=== WORK ORDER ===
From the first line to the last, write out the records exactly.

=== Stored items ===

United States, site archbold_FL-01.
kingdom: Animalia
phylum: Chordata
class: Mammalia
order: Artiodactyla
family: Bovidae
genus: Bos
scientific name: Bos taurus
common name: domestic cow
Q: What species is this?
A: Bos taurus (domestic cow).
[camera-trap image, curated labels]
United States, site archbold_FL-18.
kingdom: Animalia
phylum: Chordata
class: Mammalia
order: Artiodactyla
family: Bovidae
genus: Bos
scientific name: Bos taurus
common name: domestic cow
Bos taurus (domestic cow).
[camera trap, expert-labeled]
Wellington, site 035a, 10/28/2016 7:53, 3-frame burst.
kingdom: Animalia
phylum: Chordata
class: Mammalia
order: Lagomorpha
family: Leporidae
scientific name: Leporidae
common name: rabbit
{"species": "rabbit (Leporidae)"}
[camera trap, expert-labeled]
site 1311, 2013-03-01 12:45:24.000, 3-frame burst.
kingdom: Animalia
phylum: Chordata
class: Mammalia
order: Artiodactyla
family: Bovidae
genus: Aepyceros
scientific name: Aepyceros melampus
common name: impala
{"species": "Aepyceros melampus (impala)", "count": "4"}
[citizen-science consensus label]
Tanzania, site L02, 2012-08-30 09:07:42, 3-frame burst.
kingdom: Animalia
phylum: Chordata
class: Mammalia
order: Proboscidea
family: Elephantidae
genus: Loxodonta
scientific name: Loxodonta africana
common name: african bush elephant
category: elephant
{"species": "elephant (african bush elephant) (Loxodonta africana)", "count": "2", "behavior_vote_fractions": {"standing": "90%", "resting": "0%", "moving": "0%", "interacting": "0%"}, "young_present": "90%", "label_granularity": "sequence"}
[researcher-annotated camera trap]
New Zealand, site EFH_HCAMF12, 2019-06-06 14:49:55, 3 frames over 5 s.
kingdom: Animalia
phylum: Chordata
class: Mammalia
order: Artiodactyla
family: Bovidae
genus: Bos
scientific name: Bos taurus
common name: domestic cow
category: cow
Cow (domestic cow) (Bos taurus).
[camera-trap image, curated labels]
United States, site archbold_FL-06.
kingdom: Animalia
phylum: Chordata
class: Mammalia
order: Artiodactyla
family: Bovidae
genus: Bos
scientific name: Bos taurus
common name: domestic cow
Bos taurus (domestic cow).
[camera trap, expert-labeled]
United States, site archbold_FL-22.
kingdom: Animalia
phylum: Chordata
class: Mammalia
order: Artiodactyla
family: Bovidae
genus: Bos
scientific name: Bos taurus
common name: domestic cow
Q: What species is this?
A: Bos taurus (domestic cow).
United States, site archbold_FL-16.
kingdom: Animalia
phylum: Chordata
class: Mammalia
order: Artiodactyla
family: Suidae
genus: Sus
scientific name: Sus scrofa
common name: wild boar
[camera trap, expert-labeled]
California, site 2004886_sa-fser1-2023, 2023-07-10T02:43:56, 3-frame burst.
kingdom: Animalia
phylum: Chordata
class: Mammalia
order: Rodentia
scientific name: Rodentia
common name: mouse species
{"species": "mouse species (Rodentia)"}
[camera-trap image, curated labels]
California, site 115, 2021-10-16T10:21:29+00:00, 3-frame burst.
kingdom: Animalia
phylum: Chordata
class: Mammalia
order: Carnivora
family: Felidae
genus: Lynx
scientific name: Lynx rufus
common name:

=== EXERCISE SOLUTION ===
United States, site archbold_FL-01.
kingdom: Animalia
phylum: Chordata
class: Mammalia
order: Artiodactyla
family: Bovidae
genus: Bos
scientific name: Bos taurus
common name: domestic cow
Q: What species is this?
A: Bos taurus (domestic cow).
[camera-trap image, curated labels]
United States, site archbold_FL-18.
kingdom: Animalia
phylum: Chordata
class: Mammalia
order: Artiodactyla
family: Bovidae
genus: Bos
scientific name: Bos taurus
common name: domestic cow
Bos taurus (domestic cow).
[camera trap, expert-labeled]
Wellington, site 035a, 10/28/2016 7:53, 3-frame burst.
kingdom: Animalia
phylum: Chordata
class: Mammalia
order: Lagomorpha
family: Leporidae
scientific name: Leporidae
common name: rabbit
{"species": "rabbit (Leporidae)"}
[camera trap, expert-labeled]
site 1311, 2013-03-01 12:45:24.000, 3-frame burst.
kingdom: Animalia
phylum: Chordata
class: Mammalia
order: Artiodactyla
family: Bovidae
genus: Aepyceros
scientific name: Aepyceros melampus
common name: impala
{"species": "Aepyceros melampus (impala)", "count": "4"}
[citizen-science consensus label]
Tanzania, site L02, 2012-08-30 09:07:42, 3-frame burst.
kingdom: Animalia
phylum: Chordata
class: Mammalia
order: Proboscidea
family: Elephantidae
genus: Loxodonta
scientific name: Loxodonta africana
common name: african bush elephant
category: elephant
{"species": "elephant (african bush elephant) (Loxodonta africana)", "count": "2", "behavior_vote_fractions": {"standing": "90%", "resting": "0%", "moving": "0%", "interacting": "0%"}, "young_present": "90%", "label_granularity": "sequence"}
[researcher-annotated camera trap]
New Zealand, site EFH_HCAMF12, 2019-06-06 14:49:55, 3 frames over 5 s.
kingdom: Animalia
phylum: Chordata
class: Mammalia
order: Artiodactyla
family: Bovidae
genus: Bos
scientific name: Bos taurus
common name: domestic cow
category: cow
Cow (domestic cow) (Bos taurus).
[camera-trap image, curated labels]
United States, site archbold_FL-06.
kingdom: Animalia
phylum: Chordata
class: Mammalia
order: Artiodactyla
family: Bovidae
genus: Bos
scientific name: Bos taurus
common name: domestic cow
Bos taurus (domestic cow).
[camera trap, expert-labeled]
United States, site archbold_FL-22.
kingdom: Animalia
phylum: Chordata
class: Mammalia
order: Artiodactyla
family: Bovidae
genus: Bos
scientific name: Bos taurus
common name: domestic cow
Q: What species is this?
A: Bos taurus (domestic cow).
United States, site archbold_FL-16.
kingdom: Animalia
phylum: Chordata
class: Mammalia
order: Artiodactyla
family: Suidae
genus: Sus
scientific name: Sus scrofa
common name: wild boar
[camera trap, expert-labeled]
California, site 2004886_sa-fser1-2023, 2023-07-10T02:43:56, 3-frame burst.
kingdom: Animalia
phylum: Chordata
class: Mammalia
order: Rodentia
scientific name: Rodentia
common name: mouse species
{"species": "mouse species (Rodentia)"}
[camera-trap image, curated labels]
California, site 115, 2021-10-16T10:21:29+00:00, 3-frame burst.
kingdom: Animalia
phylum: Chordata
class: Mammalia
order: Carnivora
family: Felidae
genus: Lynx
scientific name: Lynx rufus
common name:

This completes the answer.